Born Jean Mkoto Dieumerci on 22 April 2005 to Ngosia Nzinga, 28, and Jean Mtoko, 30, at Mama Yeyo hospital in Kinshasa
By Katrina Manson | The Guardian
David was born in the rundown Mama Yemo hospital and spent the first five weeks of his life there – not because he was ill but because his parents could not afford to pay a £255 bill for the caesarean delivery.
Katrina Manson reports on his life since then David Lewis Dieumerci was renamed after the Guardian reporter who first wrote about him. Photograph: Katrina Manson for the Guardian
Jean Mtoko Dieumerci doesn’t exist anymore. Not because he is among the one-in-five Congolese babies who never make it to their fifth birthday, but because his parents changed his name. He’s now called David Lewis, after the reporter who found him when he was a healthy baby trapped in a hospital that wouldn’t release him or his mother until they paid a bill running into hundreds of dollars. The Guardian paid the bill.
Today, he and his family live in Bagata, in a sandy clearing in Kinshasa’s Makala district. Getting there feels more like travelling through a village than wandering through a capital city. Tyres, clothes and sandbags poke up through the rubbish in an attempt to stop erosion on the pathway, where the rainy season has long since gouged out the road. Covered in smouldering refuse, cars stick in cloying mud before they are abandoned at the roadside.The government, led by President Joseph Kabila, hopes to win re-election next year. He points to a social development programme that promised to bring Chinese-built roads, jobs, healthcare, homes, electricity and more. Nobody in Makala has noticed.
« You can hardly believe that Mercedes cars used to drive down here. Now we have nothing and life is getting worse, » says Paul Lutumba, David’s uncle, among the few in the family to have a mobile phone.
In many ways, David’s family are among the lucky ones. The British charity War Child says more than 2.7 million children under five have died due to the effects of Congo’s five-year war in 1998.
David has suffered malaria, diarrhoea and typhoid. Hundreds of thousands succumb every year. He has a home, unlike an estimated 250,000 street children, many of whom are accused of sorcery and turned out of their homes to lighten the family’s burdens.
Nor is David a child soldier, unlike many in the east of the country, where violence has forced 1.45 million people from their homes.
There is beauty amid the squalor of Bagata where a street pedicurist is at work. David’s mother Ngosia has bright purple toenails, a well spent 14p.

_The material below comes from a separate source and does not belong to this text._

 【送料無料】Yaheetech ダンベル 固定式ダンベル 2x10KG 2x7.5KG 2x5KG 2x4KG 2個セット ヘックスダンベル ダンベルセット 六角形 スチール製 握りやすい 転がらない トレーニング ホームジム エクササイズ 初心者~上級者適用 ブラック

As five-year-old David sits under a tree outside the metal-roofed shack where he sleeps, a young man shaves a boy’s head, while a young woman threads beads into a younger girl’s hair. It is a pleasant scene of a family making do in the midst of poverty.

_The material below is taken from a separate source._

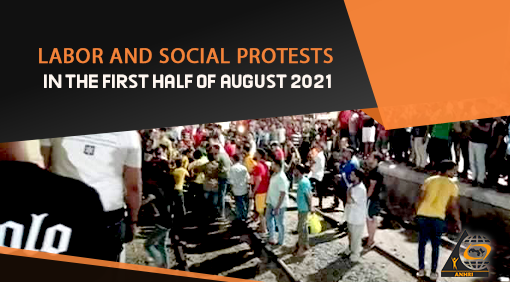 Labor and social protests in the first half of August 2021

But like many of the 79.5% of Congolese who live on less than $2 a day, David’s family is broke. He doesn’t go to school, and his older brother was recently taken out of class.
« We don’t have enough to send the children to school, even though they have the will to learn, » says Ngosia. Jean Mtoko hasn’t had a regular job since before David was born. Ngosia sells chikwangue, a pounded manioc sludge wrapped in leaves, and brings in £6.90 a week for the immediate family of six. But the owner of the shack is moving back and wants them to leave. Ngosia doesn’t know where they will go.
« I have no hope anymore – I haven’t the means to hope, » she says. « Now I just leave everything to the hands of God. »
Like so many Congolese, they can look but they can’t touch. Their tiny home, with a living room packed with televisions and stereos that don’t work, is strewn with electric wires that power nothing, the bill long since unpaid and the supply cut off. Were it to come back on, the family is not allowed to turn on the television unless the landlord’s son is there too. David and his brothers sleep on a mattress on the floor with their parents. Their older sister curls up on the sofa.
David says he’d like to go to school and have a football and a bicycle. Instead, he has crafted himself a gun out of wood, and runs around hiding playing war games. What does he want to be when he grows up? A soldier.